» **Given problem**
Recast the records below as a numbered list, dropping any blank lines.

» **Provided data**
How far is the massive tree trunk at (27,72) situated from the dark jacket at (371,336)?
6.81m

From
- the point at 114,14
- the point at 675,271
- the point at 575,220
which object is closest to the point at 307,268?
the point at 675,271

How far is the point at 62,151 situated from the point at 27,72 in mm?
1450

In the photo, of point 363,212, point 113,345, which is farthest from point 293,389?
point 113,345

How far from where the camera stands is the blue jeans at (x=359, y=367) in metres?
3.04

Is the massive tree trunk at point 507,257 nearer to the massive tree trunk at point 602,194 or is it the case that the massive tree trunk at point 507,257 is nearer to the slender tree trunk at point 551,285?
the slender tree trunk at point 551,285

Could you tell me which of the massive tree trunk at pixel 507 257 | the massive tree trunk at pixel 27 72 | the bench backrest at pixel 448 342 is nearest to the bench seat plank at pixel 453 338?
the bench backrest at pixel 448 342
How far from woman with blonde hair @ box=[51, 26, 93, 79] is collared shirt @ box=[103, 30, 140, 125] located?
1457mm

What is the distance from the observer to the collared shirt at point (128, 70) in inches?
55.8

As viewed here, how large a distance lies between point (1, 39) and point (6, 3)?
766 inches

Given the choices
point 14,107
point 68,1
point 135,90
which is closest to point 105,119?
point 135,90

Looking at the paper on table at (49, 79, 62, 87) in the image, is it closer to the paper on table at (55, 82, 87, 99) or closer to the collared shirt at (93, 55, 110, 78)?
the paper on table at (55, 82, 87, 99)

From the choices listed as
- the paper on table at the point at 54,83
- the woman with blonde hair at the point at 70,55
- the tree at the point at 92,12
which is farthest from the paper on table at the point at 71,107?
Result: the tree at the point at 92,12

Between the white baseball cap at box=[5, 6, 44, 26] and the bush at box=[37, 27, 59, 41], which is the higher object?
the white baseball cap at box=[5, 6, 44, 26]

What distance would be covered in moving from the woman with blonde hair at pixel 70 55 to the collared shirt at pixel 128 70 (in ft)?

» **Task response**
1. How far is the massive tree trunk at (27,72) situated from the dark jacket at (371,336)?
2. 6.81m
3. From
4. - the point at 114,14
5. - the point at 675,271
6. - the point at 575,220
7. which object is closest to the point at 307,268?
8. the point at 675,271
9. How far is the point at 62,151 situated from the point at 27,72 in mm?
10. 1450
11. In the photo, of point 363,212, point 113,345, which is farthest from point 293,389?
12. point 113,345
13. How far from where the camera stands is the blue jeans at (x=359, y=367) in metres?
14. 3.04
15. Is the massive tree trunk at point 507,257 nearer to the massive tree trunk at point 602,194 or is it the case that the massive tree trunk at point 507,257 is nearer to the slender tree trunk at point 551,285?
16. the slender tree trunk at point 551,285
17. Could you tell me which of the massive tree trunk at pixel 507 257 | the massive tree trunk at pixel 27 72 | the bench backrest at pixel 448 342 is nearest to the bench seat plank at pixel 453 338?
18. the bench backrest at pixel 448 342
19. How far from woman with blonde hair @ box=[51, 26, 93, 79] is collared shirt @ box=[103, 30, 140, 125] located?
20. 1457mm
21. What is the distance from the observer to the collared shirt at point (128, 70) in inches?
22. 55.8
23. As viewed here, how large a distance lies between point (1, 39) and point (6, 3)?
24. 766 inches
25. Given the choices
26. point 14,107
27. point 68,1
28. point 135,90
29. which is closest to point 105,119?
30. point 135,90
31. Looking at the paper on table at (49, 79, 62, 87) in the image, is it closer to the paper on table at (55, 82, 87, 99) or closer to the collared shirt at (93, 55, 110, 78)?
32. the paper on table at (55, 82, 87, 99)
33. From the choices listed as
34. - the paper on table at the point at 54,83
35. - the woman with blonde hair at the point at 70,55
36. - the tree at the point at 92,12
37. which is farthest from the paper on table at the point at 71,107?
38. Result: the tree at the point at 92,12
39. Between the white baseball cap at box=[5, 6, 44, 26] and the bush at box=[37, 27, 59, 41], which is the higher object?
40. the white baseball cap at box=[5, 6, 44, 26]
41. What distance would be covered in moving from the woman with blonde hair at pixel 70 55 to the collared shirt at pixel 128 70 (in ft)?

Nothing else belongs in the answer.